Before the UK had a national health service, it had a national restaurant service… is it time for the two to work side by side?
By Abigail McCall, Nourish Scotland.
2nd Jun, 2025
Nourish Scotland is the organisation championing ‘public diners’ as a new policy proposal for the UK. They have been developing the concept with people across the country for the past three years. Their 2024 report sets out the policy proposal for public diners. Read here.
Imagine a full-on, sit-down dinner at Greggs prices without all the Greggs guilt. A place you could afford to eat at more than once a week for the rest of your life and not have to worry about it hurting your health in any way. Full flavour, full trust establishments across the country.
Public diners are restaurants that the state supports (with actual funding or amenities/rent) so that the quality of meals is always high and the price for the customer is always low. They are public infrastructure that sit alongside public healthcare, public education, public parks, public wifi, and set a better, more equal baseline for how we do food.
There are many countries across the world that operate their own brand of public diners. From the famous milk bars (bary mleczne) in Poland, through to public/city restaurants (halk lokantasi) in Turkey. You might be surprised to hear the UK used to have its own brand of public diners.
The UK used to subsidise a chain of over 2000 restaurants
From 1940 right through to the early 70s, the UK government subsidised a chain of restaurants, first known as ‘British Restaurants’ during the Second World War and then enshrined in law as ‘Civic Restaurants’ after the war . By 1944, there were more than 2,000 across the UK – more than the number of Greggs there are today.
These state-supported restaurants were primarily organised to meet a public health need. The health of the population was worsening right at the time that people and society needed to be decisively healthy and strong. The restaurant service was an efficient way for the government to make sure people were able to have a decent meal everyday. The benefits of this went beyond stronger bodies – they created stronger neighbourhoods on all fronts.
As one diner put it: They have to wait for a war to start places like these. Why can’t they think of it in peacetime?
The restaurants outlived the war. The last one was sold off in the early 70s when support for the scheme fell out of favour with the Conservative Government. Their story is buried beneath the success of other food policies at the time, such as rationing, and the general, bigger story of World War II. It’s definitely time to dig it out and reimagine public diners for the UK today.
Public diners today: a bold preventative public health intervention
It’s been a decade since poor diets overtook smoking as the leading cause of preventable death in Britain. In financial terms, Food Farming and Countryside Commission (FFCC) reporting estimates that poor diets cost the UK £268 billion each year – that’s almost the entire annual UK healthcare spend. Beyond the financial cost, poor diets are shaving years off healthy life expectancies and continuing to widen the health inequalities across the country.
Still, it remains cheaper and easier (in terms of access) to eat unhealthy, time and energy to cook is being squeezed by working schedules, some towns have 5 grocers, others have none. Policies trying to educate individuals about their food choices fail to affect public health because they don’t remove the structural barriers to eating well – public diners can. They will be new neighbourhood places where quality meals are no longer out of reach.
Public diners will remove the barriers to accessing quality food – cost, time, proximity, company – making eating well easier and inevitably having a positive impact on the health of neighbourhoods across the UK.

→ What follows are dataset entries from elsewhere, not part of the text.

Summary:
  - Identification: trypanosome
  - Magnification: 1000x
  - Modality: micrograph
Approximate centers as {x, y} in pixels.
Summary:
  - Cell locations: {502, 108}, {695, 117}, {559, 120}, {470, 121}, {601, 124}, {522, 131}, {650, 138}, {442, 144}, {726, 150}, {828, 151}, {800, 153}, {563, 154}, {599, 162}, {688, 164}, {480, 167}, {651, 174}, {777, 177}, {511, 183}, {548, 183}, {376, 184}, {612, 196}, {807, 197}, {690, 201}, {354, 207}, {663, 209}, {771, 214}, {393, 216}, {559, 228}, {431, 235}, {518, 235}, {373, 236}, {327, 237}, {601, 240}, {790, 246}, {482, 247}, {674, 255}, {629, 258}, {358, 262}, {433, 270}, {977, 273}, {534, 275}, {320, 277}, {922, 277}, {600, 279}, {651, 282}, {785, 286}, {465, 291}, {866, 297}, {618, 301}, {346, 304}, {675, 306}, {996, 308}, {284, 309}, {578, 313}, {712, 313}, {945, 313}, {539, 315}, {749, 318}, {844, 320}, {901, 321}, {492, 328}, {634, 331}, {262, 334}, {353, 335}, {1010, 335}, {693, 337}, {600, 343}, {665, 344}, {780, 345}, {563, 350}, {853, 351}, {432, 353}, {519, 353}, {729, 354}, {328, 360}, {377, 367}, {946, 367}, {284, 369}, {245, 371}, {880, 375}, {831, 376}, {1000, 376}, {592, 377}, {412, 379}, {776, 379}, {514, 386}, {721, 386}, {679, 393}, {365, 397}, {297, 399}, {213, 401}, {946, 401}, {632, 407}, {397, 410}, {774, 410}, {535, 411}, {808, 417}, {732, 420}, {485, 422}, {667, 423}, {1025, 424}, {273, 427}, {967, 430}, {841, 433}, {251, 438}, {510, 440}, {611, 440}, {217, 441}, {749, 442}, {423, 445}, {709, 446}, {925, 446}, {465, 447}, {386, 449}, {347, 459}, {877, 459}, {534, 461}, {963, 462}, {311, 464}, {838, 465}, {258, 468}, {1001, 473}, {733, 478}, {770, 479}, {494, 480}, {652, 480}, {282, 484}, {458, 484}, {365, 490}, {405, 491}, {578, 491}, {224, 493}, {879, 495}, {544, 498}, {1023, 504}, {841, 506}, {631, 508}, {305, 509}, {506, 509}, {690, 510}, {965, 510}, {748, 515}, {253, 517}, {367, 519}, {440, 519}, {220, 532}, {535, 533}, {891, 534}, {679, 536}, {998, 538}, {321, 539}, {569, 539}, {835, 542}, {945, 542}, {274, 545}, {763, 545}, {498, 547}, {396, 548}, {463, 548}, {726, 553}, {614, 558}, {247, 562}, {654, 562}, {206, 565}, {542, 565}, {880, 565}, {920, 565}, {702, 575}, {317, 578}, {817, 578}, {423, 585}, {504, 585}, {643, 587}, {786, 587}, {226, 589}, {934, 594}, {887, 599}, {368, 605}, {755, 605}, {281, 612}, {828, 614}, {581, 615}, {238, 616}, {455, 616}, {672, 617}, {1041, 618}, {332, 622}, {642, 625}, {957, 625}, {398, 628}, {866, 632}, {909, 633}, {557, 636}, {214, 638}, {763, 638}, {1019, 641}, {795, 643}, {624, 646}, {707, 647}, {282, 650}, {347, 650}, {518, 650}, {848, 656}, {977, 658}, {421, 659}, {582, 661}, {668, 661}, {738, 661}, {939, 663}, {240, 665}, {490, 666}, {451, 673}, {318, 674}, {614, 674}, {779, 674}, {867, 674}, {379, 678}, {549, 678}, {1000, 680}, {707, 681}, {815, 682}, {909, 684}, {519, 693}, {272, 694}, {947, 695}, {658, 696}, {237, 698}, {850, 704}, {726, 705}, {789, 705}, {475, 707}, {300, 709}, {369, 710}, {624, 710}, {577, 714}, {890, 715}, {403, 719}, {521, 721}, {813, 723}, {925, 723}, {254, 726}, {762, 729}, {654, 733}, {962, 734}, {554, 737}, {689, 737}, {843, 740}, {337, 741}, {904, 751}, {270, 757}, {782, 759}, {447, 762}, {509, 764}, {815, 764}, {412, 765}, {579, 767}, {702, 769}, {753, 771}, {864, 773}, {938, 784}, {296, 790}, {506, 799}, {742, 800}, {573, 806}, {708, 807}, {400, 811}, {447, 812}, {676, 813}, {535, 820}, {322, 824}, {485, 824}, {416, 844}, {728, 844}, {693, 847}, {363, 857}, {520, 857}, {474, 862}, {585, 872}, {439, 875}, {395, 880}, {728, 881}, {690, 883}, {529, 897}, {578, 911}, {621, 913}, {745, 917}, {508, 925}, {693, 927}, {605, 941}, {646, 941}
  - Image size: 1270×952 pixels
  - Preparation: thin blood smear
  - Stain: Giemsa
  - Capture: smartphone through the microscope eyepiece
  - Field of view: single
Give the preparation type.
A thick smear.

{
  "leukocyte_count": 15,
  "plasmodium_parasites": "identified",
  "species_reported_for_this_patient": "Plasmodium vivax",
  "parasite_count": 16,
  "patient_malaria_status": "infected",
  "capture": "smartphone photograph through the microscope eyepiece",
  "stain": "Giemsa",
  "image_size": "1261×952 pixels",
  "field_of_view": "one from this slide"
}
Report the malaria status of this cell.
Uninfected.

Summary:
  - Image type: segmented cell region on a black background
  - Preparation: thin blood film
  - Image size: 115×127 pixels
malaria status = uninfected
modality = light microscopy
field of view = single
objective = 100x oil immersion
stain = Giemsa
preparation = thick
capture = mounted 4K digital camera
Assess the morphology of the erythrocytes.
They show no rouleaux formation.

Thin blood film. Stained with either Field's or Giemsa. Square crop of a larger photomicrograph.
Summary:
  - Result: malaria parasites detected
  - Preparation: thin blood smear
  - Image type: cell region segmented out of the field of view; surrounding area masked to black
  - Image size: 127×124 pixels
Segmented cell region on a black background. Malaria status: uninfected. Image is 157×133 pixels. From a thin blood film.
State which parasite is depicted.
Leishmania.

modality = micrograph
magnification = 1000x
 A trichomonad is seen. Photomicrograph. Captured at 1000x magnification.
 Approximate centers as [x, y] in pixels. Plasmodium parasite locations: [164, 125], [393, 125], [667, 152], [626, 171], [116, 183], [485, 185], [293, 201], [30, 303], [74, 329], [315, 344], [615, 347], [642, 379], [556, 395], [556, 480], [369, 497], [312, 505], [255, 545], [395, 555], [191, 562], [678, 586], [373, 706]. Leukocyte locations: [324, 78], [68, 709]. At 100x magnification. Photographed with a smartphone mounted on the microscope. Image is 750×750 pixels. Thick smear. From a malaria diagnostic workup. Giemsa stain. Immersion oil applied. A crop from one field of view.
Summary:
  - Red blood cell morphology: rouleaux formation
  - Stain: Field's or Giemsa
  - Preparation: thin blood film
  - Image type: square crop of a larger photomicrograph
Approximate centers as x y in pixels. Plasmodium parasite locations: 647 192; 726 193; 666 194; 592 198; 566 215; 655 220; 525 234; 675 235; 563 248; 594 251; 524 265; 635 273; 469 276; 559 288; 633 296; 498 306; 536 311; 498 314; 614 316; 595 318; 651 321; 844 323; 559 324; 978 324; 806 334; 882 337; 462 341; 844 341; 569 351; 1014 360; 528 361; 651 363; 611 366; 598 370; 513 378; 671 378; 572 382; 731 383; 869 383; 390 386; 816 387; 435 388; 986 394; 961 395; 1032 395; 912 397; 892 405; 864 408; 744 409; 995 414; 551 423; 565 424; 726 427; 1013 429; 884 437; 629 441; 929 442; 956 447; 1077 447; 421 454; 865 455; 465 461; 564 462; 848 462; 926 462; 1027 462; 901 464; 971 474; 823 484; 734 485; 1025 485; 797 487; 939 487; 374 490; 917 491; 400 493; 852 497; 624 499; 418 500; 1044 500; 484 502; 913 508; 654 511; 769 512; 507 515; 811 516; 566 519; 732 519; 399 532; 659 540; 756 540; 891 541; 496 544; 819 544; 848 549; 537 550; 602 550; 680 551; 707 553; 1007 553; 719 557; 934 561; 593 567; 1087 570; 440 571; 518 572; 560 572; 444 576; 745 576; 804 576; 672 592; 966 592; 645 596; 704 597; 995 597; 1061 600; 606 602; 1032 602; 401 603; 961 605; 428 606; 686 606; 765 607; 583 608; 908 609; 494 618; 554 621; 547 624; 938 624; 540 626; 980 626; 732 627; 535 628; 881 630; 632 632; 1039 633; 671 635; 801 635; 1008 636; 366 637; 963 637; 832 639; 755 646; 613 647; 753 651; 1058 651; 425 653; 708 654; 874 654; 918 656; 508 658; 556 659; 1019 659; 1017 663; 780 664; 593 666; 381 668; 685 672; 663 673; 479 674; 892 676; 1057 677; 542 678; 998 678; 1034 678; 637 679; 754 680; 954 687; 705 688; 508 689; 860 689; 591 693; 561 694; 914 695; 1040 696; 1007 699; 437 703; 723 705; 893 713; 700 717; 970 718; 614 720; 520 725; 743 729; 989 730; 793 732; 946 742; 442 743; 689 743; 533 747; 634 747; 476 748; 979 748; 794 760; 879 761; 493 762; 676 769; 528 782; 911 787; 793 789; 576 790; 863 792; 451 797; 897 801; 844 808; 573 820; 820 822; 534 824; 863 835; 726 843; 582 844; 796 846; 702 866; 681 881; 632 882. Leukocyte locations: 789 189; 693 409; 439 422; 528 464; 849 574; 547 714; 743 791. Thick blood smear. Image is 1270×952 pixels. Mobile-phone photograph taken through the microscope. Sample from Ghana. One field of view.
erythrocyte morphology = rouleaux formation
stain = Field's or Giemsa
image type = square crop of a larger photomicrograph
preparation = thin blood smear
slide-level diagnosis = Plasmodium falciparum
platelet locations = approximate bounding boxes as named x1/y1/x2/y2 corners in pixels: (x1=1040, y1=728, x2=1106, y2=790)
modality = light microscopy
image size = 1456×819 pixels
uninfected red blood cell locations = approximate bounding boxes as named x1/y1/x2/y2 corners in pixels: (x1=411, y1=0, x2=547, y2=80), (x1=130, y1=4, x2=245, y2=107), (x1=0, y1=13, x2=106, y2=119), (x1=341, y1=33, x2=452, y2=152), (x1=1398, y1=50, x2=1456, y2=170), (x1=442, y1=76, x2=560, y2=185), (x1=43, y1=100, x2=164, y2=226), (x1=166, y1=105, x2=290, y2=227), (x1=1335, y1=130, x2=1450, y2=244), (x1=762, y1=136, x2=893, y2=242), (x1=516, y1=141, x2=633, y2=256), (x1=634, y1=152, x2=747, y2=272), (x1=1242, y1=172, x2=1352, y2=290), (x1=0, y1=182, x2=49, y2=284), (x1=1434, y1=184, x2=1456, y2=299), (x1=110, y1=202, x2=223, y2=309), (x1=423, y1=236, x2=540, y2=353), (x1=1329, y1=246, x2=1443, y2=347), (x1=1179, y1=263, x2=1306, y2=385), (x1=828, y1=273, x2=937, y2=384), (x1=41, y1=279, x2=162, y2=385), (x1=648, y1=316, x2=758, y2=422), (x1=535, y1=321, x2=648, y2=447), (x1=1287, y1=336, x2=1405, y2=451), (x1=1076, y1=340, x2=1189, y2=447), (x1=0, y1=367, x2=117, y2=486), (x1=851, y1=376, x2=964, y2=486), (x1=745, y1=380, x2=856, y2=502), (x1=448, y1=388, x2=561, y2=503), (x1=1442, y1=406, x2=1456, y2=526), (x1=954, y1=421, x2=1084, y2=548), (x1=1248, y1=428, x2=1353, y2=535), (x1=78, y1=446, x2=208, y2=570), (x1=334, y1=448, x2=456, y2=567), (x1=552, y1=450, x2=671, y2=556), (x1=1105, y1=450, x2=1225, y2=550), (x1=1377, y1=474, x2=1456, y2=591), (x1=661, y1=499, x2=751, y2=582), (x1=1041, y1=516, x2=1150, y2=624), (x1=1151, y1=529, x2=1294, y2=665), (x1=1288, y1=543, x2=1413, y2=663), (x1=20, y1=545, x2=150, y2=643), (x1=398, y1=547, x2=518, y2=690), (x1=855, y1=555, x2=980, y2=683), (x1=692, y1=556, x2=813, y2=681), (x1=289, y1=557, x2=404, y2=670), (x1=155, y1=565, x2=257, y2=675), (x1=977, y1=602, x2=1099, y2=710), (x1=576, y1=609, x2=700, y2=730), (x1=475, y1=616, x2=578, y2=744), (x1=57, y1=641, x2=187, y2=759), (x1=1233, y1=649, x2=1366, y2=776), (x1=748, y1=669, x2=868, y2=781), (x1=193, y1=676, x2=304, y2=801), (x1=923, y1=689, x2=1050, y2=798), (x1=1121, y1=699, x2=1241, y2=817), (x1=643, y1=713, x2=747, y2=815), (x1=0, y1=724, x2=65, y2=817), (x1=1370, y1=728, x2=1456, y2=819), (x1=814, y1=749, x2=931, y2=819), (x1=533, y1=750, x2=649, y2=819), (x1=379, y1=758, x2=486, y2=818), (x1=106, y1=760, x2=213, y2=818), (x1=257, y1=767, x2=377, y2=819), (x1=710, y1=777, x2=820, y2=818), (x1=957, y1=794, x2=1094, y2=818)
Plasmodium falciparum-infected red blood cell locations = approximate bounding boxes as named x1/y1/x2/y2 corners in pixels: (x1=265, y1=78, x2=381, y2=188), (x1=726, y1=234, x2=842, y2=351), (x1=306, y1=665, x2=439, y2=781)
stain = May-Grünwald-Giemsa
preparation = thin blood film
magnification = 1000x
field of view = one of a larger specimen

Spotlight: ‘Cooking from scratch on mass’ with Comedores Comunitarios (Community Kitchens) in Mexico
Comedores Comunitarios are government-supported, locally run community kitchens in Mexico that have been providing low-priced meals to the general public since 2013. The federal government sets standards (usually around nutrition and employment) and provides funding to local governments who either run the kitchens themselves or outsource the running to private/community operators, often to women’s associations.
Ingredients such as grains, legumes, vegetables, oil, and protein sources (e.g. eggs, chicken, sometimes dairy) are regularly subsidised or delivered by the government, incentivising the cooking of nutritionally balanced meals. At the same time, kitchen fittings and equipment are made available to operators, enabling large scale preparation of meals. Together, these support mechanisms mean nutritious, cooked-from-scratch meals have been made available and affordable to large amounts of the population – more than 500,000 people daily. From a public health perspective, this ‘cooked from scratch on mass’ effect almost instantly reduced undernourishment and over time has helped improve diets.
Public diners are an investment in better diets that could help save the money currently spent on treatment of bad diets and, more importantly, improve and help equalise quality of life for people across the country. They represent a bold, preventative approach to public health – one that will save us from more costly issues down the line. The best time for public diners was 70 years ago, the next best time is now.